HOW TO COMPLETE THIS TASK —
Each record must be written out again exactly. Skip any picture it contains.

* * *

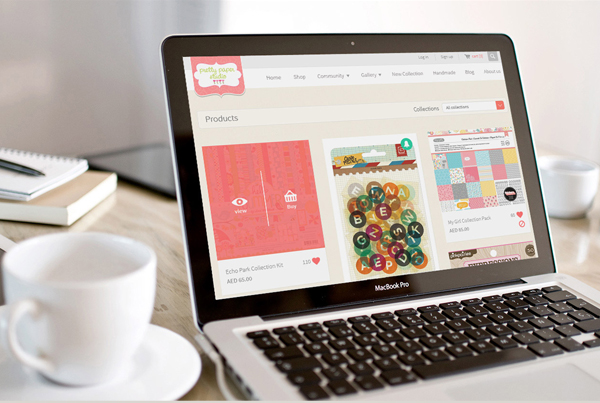 E-commerce website til Pretty paper studio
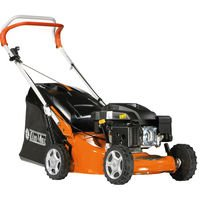 Oleo-Mac G44-PK Comfort-Plus Petrol Push Lawn Mower (Special Offer)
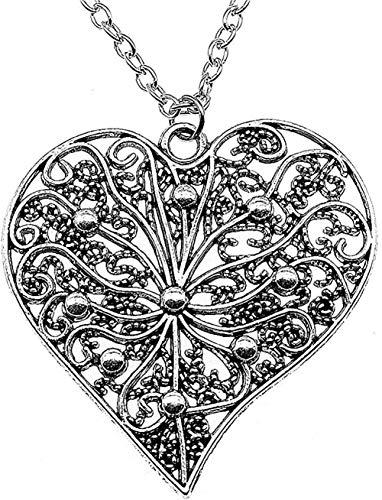 Necklace Women Necklace Men Necklace Large Hollow Carved Heart Pendant Necklace 52X52Mm Antique Silver Color Female Necklace Pendant Necklace Girls Boys Gift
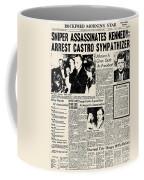 John F. Kennedy (1917-1963) Coffee Mug by Granger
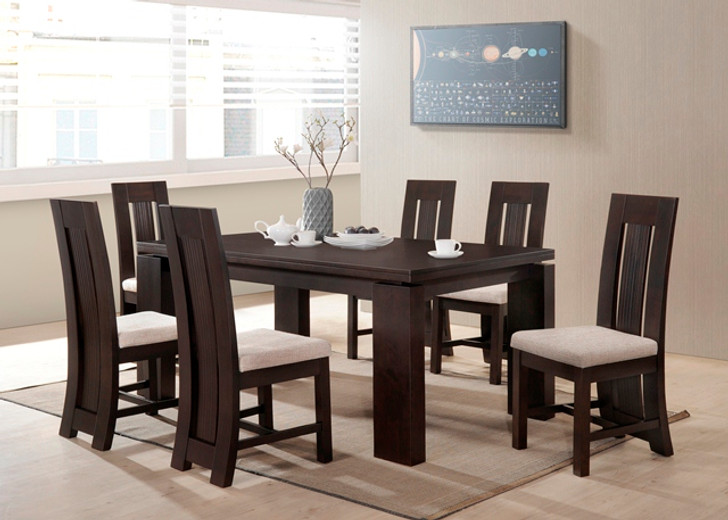 Lavinda 9Pc Dining Set -OUT OF STOCK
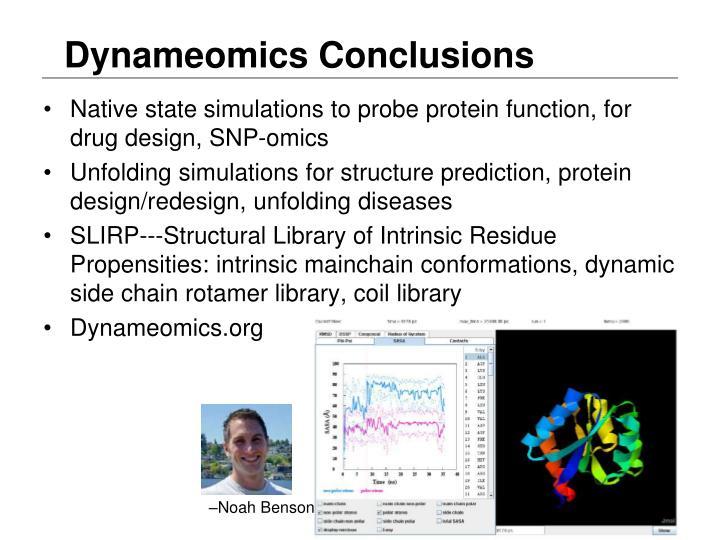 Dynameomics Conclusions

* * *

RESULT FOR THIS EXERCISE —
 E-commerce website til Pretty paper studio
 Oleo-Mac G44-PK Comfort-Plus Petrol Push Lawn Mower (Special Offer)
 Necklace Women Necklace Men Necklace Large Hollow Carved Heart Pendant Necklace 52X52Mm Antique Silver Color Female Necklace Pendant Necklace Girls Boys Gift
 John F. Kennedy (1917-1963) Coffee Mug by Granger
 Lavinda 9Pc Dining Set -OUT OF STOCK
 Dynameomics Conclusions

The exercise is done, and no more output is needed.